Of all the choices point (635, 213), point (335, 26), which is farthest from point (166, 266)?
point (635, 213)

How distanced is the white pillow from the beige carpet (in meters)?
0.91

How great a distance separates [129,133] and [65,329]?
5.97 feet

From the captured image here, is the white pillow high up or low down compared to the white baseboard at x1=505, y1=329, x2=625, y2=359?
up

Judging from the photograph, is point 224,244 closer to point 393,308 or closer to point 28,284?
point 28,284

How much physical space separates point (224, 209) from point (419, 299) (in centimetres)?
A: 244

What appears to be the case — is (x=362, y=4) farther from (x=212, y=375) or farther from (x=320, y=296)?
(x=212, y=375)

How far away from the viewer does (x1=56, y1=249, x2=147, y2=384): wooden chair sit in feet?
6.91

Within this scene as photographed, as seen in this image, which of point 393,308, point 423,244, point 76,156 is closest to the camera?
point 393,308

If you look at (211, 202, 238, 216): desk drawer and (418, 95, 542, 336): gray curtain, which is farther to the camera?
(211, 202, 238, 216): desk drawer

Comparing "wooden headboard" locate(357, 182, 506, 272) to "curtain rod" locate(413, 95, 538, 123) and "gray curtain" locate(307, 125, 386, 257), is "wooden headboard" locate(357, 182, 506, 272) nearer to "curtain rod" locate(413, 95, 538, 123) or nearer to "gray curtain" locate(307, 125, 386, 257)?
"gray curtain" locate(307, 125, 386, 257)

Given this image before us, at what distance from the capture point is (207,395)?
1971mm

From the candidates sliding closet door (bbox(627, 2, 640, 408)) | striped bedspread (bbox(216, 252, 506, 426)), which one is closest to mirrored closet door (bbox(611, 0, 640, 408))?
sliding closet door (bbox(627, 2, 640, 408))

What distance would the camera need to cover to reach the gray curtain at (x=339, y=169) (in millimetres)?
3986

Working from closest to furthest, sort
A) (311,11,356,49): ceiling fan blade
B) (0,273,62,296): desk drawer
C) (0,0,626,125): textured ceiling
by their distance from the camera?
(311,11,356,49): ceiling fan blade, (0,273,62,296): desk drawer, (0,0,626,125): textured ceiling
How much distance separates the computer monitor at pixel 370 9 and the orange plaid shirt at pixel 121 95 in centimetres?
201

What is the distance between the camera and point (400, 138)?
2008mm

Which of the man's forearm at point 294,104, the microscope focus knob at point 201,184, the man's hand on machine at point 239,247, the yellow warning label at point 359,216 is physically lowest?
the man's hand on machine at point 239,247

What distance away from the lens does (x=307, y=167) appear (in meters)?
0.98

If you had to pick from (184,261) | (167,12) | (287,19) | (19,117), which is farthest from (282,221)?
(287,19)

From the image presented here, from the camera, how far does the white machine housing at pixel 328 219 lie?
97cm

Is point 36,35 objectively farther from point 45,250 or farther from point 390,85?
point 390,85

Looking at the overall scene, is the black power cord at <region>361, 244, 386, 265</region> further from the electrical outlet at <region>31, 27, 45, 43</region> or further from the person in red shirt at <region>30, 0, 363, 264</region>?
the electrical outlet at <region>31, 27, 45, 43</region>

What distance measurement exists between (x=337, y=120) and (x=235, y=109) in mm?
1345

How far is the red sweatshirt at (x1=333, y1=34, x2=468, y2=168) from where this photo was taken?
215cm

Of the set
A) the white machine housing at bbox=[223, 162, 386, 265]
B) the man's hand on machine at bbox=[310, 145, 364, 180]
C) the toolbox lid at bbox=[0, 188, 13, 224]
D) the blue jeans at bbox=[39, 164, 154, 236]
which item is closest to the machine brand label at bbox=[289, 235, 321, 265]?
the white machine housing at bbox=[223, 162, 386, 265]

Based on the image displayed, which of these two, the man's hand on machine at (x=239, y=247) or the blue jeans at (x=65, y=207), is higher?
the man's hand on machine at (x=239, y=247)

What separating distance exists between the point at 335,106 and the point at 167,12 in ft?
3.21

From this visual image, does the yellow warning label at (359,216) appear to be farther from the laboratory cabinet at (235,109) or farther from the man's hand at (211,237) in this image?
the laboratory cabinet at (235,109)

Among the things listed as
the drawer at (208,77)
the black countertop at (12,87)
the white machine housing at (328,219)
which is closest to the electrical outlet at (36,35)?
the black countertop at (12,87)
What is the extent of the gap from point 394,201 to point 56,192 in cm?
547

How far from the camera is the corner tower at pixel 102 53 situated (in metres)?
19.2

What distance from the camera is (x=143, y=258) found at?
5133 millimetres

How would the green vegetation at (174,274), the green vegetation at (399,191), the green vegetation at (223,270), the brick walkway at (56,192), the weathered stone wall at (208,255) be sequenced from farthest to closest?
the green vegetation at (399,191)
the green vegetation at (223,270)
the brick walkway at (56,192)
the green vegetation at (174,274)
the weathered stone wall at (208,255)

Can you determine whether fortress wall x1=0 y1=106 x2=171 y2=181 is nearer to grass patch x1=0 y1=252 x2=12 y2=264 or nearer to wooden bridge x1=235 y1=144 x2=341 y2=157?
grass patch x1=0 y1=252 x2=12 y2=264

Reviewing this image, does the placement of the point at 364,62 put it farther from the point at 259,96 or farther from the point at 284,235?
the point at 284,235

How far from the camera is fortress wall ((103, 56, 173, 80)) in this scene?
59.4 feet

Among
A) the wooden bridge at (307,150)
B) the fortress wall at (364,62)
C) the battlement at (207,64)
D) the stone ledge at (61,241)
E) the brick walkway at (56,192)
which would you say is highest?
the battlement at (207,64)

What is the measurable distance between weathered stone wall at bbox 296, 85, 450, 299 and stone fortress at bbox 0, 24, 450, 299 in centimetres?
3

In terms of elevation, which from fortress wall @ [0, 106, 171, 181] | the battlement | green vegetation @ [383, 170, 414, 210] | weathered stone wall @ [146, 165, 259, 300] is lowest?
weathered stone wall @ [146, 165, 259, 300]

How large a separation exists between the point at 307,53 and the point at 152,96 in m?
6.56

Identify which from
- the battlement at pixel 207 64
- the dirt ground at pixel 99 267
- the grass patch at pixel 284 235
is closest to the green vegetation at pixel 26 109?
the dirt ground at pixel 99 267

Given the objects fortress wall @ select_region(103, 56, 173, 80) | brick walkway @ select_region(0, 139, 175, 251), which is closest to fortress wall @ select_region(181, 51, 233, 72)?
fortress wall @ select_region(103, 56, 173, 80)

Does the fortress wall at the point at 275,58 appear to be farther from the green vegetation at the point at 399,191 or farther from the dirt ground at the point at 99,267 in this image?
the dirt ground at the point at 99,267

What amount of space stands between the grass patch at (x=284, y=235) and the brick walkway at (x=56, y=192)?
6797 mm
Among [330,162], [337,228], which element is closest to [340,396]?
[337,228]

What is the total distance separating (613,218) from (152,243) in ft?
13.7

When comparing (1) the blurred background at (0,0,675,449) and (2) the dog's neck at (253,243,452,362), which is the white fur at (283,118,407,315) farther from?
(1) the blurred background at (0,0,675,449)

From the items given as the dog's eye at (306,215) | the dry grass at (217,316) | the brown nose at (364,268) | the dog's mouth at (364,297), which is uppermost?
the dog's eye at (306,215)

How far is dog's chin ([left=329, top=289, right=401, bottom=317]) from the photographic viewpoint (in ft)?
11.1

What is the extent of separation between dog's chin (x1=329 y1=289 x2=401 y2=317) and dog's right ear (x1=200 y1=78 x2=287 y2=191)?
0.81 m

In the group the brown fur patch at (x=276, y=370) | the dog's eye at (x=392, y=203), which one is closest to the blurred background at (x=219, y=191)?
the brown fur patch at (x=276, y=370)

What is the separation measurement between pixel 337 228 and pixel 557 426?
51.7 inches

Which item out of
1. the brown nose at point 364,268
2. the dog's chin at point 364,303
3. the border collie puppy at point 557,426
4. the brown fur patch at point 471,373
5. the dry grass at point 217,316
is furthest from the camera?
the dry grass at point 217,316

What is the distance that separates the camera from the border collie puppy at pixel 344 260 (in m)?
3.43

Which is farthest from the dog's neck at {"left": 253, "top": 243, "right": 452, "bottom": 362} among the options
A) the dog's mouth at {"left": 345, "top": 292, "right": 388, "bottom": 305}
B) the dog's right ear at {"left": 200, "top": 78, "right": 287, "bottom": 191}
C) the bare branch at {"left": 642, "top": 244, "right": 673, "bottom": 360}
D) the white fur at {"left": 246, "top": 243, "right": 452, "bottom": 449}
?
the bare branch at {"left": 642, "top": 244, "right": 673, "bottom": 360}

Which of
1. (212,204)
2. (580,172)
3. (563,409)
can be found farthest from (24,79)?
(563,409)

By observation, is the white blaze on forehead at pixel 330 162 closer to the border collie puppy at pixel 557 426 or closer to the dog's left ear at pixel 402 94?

[WHAT TO DO]: Pick out each line in the entries above that contains the word "cabinet". Case is significant.

[EXPECTED OUTPUT]:
From this visual image, does the yellow warning label at (359,216) appear to be farther from the laboratory cabinet at (235,109) or farther from the man's hand at (211,237) in this image?
the laboratory cabinet at (235,109)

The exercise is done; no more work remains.